Two of the men came forward and aimed their rifles. They wanted everyone in the village to witness the death of this dangerous threat. One blasted between the eyes and the other steered for the heart.
The elephant fell to his knobby knees before crashing to his side shattering most of the cobblestone beneath him. The princess hid her head in someone’s chest. Her ivory bangles rattled as she hyperventilated, clasped within some lucky man’s embrace.

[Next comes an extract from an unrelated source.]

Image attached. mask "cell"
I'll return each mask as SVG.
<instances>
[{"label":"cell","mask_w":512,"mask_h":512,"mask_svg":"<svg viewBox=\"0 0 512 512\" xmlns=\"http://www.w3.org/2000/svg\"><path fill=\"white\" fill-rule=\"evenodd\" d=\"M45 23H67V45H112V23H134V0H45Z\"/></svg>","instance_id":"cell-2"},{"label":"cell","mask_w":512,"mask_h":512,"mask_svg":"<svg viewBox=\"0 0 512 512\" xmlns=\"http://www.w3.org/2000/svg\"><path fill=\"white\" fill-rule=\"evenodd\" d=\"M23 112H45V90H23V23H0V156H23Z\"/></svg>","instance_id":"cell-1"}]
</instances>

A year later they had their festival again. The princess was sitting high on an Arabian horse this time. She was enveloped in the rarest of shimmering garb and hanging from her long, fragile neck was an elaborate ivory necklace that matched the bracelets on her arm that no one could help but admire. She had never looked so imperious.
* * * *
The boys were silent. Some were leaning forward in their chairs and others were in a state of languid introversion. There was nothing more to say. I nodded my head and dismissed them. They didn’t run for the door this time. Some of them lingered and studied me. None of them knew of the subterranean life I led. I could go on like this forever. There were multitudes of stories to tell.